START TEXT UNDER STUDY

Thursday, 18 January 2007: 8:30 AM
Extratropical stormtrack variations associated with global SST changes
214B (Henry B. Gonzalez Convention Center)
Central to the "weather-climate link" is the link between variations of extratropical weather statistics ("stormtracks") and global sea surface temperature (SST) changes on interannual and longer scales. In this study, the SST-forced stormtrack signal in each northern winter in 1950-2003 was estimated as the ensemble-mean stormtrack anomaly in atmospheric general circulation model (AGCM) integrations for that winter with prescribed observed SSTs. Since the stormtrack signals could not be derived directly from the archived monthly-mean AGCM output, they were diagnosed from the SST-forced winter-mean 200 mb height signals using an empirical linear stormtrack model (STM). For four particular winters, the El Nino of JFM 1987, the El Nino of JFM 1998, the La Nina of JFM 1989, and the La Nina of JFM 1999, the stormtrack signals were estimated directly, and more accurately, from additional large ensembles of AGCM integrations with archived daily output. The linear STM was remarkably successful at capturing the AGCM's stormtrack signal in these four winters, and was therefore also deemed suitable for estimating the signal in other winters. We conclude that a potentially predictable SST-forced stormtrack signal exists in many winters, but its strength and pattern can change substantially from winter to winter. The pattern correlation of the SST-forced and observed stormtrack anomalies is high enough in the Pacific-North American sector to be of practical use. In the Euro-Atlantic region, we find much lower correlations, which we attribute to substantial AGCM error in representing the Euro-Atlantic response to tropical SST forcing, rather than to intrinsically low stormtrack predictability.

END TEXT UNDER STUDY
START MATERIAL SHOWN

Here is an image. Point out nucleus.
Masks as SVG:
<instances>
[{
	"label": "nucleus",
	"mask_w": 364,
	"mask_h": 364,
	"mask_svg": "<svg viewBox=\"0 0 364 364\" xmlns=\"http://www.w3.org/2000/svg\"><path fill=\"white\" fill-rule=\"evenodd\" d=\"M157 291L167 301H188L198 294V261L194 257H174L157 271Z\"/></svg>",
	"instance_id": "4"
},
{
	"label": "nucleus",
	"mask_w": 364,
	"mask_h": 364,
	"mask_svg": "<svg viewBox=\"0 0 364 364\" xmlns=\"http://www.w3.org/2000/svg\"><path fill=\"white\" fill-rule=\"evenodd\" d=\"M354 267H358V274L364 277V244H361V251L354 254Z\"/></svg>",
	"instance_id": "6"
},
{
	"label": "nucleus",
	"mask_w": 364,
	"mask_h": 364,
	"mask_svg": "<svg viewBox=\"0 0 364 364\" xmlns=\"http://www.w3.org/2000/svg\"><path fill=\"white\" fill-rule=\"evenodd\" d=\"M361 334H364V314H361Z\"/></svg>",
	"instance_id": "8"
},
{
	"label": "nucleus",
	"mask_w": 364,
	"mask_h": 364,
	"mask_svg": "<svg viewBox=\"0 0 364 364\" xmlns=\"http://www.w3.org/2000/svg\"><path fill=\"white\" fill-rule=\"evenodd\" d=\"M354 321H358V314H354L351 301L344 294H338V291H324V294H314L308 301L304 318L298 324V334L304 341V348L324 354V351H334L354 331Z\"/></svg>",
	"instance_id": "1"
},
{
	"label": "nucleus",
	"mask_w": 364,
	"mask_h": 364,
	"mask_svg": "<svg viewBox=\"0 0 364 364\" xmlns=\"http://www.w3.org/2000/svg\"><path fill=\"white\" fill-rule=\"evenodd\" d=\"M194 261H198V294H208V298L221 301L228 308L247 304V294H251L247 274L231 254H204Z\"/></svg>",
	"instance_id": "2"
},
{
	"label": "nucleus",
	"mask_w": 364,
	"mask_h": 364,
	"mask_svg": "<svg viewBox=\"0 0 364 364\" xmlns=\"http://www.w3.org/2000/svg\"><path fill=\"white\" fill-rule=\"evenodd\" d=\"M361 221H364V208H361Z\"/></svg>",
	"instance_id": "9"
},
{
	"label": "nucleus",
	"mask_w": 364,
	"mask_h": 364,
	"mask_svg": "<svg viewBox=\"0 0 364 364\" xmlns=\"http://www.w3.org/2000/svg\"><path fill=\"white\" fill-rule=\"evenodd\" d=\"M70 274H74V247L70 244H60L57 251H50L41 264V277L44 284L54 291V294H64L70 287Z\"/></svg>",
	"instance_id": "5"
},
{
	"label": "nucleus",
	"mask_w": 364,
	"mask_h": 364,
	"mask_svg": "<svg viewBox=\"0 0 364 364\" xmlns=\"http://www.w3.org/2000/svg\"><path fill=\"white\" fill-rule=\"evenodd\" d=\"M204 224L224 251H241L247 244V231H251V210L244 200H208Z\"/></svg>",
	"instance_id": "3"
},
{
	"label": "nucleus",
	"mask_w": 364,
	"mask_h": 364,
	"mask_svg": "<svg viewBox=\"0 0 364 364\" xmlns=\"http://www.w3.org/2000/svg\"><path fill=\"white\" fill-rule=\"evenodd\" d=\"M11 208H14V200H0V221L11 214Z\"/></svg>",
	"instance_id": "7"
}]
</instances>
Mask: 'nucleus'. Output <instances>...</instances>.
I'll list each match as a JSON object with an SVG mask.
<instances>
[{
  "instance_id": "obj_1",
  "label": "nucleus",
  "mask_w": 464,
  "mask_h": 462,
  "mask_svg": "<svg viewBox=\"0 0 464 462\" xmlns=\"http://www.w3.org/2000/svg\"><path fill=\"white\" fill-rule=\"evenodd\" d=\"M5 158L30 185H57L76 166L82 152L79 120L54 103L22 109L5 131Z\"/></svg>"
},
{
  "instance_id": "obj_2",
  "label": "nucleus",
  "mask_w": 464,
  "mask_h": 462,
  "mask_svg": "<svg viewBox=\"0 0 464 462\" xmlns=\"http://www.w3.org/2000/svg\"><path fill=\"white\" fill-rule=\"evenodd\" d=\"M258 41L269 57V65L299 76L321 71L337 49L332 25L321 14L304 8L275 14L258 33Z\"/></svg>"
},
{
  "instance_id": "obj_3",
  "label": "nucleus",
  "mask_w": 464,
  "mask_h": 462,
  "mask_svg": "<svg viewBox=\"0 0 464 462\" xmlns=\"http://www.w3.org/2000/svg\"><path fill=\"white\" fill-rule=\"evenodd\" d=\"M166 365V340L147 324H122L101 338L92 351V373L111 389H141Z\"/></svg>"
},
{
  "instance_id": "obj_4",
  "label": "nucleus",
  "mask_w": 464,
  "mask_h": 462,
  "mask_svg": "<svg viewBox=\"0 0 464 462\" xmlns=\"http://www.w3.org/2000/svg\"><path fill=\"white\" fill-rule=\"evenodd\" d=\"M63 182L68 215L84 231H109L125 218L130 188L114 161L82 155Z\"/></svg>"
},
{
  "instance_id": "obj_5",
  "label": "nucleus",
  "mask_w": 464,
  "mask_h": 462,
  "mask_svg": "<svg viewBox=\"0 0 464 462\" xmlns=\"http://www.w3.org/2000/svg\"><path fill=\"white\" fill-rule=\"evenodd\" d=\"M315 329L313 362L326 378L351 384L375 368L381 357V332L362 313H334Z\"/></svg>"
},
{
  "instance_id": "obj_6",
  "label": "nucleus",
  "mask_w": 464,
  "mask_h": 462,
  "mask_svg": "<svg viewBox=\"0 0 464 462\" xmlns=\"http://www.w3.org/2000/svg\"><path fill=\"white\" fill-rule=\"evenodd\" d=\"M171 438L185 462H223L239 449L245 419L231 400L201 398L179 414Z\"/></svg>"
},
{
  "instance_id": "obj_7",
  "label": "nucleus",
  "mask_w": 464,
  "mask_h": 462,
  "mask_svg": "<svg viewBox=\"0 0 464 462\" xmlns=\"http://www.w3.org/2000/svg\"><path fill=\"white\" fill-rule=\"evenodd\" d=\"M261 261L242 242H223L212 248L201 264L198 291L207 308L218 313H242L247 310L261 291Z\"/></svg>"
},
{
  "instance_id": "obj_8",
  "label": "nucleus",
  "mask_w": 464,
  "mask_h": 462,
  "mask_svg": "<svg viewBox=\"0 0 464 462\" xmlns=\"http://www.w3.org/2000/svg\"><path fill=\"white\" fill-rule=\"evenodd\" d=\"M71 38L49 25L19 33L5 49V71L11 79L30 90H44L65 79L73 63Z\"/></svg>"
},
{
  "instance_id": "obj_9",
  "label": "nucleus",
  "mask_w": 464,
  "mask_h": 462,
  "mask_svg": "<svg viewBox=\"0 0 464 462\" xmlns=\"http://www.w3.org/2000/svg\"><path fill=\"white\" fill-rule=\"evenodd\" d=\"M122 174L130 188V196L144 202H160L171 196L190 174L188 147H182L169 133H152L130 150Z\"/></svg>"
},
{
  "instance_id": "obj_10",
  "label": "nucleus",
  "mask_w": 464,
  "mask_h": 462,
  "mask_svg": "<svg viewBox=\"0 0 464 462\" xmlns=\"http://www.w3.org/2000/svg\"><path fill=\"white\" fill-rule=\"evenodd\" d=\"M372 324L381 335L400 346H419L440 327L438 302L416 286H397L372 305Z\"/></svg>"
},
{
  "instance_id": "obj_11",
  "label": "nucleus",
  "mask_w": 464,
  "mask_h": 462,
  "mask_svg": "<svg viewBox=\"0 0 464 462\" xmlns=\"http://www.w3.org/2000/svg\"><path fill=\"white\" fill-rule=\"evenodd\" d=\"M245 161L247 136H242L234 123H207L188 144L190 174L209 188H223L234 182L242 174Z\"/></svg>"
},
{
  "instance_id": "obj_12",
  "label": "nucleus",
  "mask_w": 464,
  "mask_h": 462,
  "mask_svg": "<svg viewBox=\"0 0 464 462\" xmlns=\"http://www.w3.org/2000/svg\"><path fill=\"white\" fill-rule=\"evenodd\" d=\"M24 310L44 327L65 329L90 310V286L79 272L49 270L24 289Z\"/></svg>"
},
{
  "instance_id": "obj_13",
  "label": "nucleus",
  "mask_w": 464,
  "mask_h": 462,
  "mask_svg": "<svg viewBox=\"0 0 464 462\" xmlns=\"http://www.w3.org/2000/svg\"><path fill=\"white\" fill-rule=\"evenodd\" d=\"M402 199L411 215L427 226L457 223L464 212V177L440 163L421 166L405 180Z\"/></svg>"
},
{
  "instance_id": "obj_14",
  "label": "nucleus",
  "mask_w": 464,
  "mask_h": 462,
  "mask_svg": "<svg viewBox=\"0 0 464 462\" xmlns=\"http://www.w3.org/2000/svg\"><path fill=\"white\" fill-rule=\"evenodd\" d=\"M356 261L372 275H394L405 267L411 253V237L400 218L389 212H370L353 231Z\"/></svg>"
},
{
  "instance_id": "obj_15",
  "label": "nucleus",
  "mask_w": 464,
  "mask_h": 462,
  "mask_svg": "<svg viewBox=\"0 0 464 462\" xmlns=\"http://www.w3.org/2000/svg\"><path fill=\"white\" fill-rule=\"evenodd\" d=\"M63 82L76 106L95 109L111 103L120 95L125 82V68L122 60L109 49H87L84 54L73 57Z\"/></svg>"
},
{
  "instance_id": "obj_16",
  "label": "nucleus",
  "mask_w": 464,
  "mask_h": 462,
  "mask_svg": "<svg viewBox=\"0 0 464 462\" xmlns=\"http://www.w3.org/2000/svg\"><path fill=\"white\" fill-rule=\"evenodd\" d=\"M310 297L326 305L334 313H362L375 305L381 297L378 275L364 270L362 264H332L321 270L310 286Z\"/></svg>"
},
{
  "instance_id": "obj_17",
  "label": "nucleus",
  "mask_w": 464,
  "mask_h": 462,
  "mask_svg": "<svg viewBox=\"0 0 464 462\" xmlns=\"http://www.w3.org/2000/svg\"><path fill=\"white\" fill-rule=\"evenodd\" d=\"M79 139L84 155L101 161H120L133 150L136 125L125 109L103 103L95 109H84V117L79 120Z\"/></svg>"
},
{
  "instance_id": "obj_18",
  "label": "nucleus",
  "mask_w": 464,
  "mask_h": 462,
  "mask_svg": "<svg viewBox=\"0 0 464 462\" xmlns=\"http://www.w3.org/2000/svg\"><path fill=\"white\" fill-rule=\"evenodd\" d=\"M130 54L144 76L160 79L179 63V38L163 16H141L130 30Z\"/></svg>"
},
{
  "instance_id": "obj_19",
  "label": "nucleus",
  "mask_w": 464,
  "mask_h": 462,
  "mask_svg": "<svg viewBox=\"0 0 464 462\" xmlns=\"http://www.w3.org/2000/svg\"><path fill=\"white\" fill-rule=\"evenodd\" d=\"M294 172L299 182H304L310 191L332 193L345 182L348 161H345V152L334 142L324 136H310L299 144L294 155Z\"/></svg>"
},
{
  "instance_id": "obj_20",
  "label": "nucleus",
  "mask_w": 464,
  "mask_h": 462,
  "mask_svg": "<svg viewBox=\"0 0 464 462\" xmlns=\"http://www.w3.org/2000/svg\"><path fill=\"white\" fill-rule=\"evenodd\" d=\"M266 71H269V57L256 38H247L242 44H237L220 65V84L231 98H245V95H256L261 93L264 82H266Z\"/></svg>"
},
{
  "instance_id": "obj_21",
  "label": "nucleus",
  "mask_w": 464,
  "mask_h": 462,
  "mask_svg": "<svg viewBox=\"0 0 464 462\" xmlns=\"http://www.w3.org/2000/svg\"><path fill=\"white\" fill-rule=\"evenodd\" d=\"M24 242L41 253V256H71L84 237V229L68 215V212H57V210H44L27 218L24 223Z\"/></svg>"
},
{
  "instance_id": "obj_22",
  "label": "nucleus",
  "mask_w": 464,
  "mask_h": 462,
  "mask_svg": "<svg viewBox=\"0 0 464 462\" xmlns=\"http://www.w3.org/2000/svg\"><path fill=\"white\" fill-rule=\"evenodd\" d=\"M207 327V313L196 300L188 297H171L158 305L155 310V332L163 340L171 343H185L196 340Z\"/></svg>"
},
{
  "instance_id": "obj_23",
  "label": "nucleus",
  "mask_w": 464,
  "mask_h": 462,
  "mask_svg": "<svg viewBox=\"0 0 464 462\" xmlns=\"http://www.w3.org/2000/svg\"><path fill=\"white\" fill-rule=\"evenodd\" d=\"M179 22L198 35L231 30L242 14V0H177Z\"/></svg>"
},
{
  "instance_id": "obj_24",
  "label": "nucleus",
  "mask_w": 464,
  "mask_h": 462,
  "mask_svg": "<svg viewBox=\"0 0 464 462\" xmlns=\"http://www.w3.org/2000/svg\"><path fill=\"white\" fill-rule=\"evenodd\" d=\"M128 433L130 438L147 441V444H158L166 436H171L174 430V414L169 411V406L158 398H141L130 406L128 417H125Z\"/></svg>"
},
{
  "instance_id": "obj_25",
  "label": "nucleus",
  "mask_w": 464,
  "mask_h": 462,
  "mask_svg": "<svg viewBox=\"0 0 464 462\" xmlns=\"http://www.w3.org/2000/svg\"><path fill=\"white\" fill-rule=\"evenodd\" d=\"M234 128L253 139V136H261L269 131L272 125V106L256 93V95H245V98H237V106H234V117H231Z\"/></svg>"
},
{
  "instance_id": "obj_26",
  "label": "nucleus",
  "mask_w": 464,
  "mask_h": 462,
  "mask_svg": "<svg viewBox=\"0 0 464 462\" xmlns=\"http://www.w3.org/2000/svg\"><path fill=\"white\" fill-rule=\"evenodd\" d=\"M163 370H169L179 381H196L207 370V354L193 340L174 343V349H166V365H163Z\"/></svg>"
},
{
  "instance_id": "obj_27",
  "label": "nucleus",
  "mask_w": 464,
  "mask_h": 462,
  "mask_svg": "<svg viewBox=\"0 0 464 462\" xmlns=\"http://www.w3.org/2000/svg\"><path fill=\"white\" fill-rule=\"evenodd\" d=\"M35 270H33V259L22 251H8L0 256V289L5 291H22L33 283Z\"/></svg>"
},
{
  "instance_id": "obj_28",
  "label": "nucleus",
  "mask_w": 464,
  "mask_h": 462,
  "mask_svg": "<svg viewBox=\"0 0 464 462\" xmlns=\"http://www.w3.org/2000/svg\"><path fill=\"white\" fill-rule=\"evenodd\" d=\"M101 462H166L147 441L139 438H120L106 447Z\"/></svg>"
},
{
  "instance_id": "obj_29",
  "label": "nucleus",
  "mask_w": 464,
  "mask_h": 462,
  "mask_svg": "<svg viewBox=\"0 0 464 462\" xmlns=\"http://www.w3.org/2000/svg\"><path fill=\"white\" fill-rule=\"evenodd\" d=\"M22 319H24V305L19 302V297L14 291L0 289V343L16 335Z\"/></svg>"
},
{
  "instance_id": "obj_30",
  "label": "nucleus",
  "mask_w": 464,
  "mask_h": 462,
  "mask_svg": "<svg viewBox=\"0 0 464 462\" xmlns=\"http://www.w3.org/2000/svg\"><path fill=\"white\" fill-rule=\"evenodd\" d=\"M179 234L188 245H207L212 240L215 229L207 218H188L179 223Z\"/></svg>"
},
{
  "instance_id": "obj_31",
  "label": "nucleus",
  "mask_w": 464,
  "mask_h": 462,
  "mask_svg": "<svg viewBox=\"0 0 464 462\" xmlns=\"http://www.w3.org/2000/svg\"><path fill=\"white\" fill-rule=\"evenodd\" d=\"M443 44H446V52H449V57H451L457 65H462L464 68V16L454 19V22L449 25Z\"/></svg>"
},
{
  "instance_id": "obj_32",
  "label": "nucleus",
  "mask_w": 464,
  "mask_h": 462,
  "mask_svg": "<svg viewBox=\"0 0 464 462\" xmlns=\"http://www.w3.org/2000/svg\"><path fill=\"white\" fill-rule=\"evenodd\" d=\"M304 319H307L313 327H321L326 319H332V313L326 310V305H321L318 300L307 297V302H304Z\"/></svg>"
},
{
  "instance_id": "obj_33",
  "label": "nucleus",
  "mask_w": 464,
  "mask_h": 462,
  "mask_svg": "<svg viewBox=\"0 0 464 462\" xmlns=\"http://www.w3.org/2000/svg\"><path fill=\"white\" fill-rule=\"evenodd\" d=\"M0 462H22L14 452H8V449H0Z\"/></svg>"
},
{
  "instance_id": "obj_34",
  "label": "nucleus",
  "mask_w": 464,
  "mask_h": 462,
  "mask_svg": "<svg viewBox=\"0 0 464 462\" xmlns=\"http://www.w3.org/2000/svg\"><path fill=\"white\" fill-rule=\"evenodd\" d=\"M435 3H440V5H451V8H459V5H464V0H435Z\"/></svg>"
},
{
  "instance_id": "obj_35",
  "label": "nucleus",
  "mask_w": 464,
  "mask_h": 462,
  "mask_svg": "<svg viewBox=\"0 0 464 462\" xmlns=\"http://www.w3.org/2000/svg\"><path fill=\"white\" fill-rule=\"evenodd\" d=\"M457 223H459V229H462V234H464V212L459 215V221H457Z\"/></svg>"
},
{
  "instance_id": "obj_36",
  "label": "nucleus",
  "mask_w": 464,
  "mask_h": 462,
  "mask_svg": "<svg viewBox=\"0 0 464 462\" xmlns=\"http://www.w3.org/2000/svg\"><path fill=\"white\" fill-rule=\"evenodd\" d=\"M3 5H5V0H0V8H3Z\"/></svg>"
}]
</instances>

END MATERIAL SHOWN

* WHAT YOU WILL DO
Copy the whole conference abstract on stormtrack variations and global SST changes word for word, from its date line to its last sentence.

* YOUR RESPONSE
Thursday, 18 January 2007: 8:30 AM
Extratropical stormtrack variations associated with global SST changes
214B (Henry B. Gonzalez Convention Center)
Central to the "weather-climate link" is the link between variations of extratropical weather statistics ("stormtracks") and global sea surface temperature (SST) changes on interannual and longer scales. In this study, the SST-forced stormtrack signal in each northern winter in 1950-2003 was estimated as the ensemble-mean stormtrack anomaly in atmospheric general circulation model (AGCM) integrations for that winter with prescribed observed SSTs. Since the stormtrack signals could not be derived directly from the archived monthly-mean AGCM output, they were diagnosed from the SST-forced winter-mean 200 mb height signals using an empirical linear stormtrack model (STM). For four particular winters, the El Nino of JFM 1987, the El Nino of JFM 1998, the La Nina of JFM 1989, and the La Nina of JFM 1999, the stormtrack signals were estimated directly, and more accurately, from additional large ensembles of AGCM integrations with archived daily output. The linear STM was remarkably successful at capturing the AGCM's stormtrack signal in these four winters, and was therefore also deemed suitable for estimating the signal in other winters. We conclude that a potentially predictable SST-forced stormtrack signal exists in many winters, but its strength and pattern can change substantially from winter to winter. The pattern correlation of the SST-forced and observed stormtrack anomalies is high enough in the Pacific-North American sector to be of practical use. In the Euro-Atlantic region, we find much lower correlations, which we attribute to substantial AGCM error in representing the Euro-Atlantic response to tropical SST forcing, rather than to intrinsically low stormtrack predictability.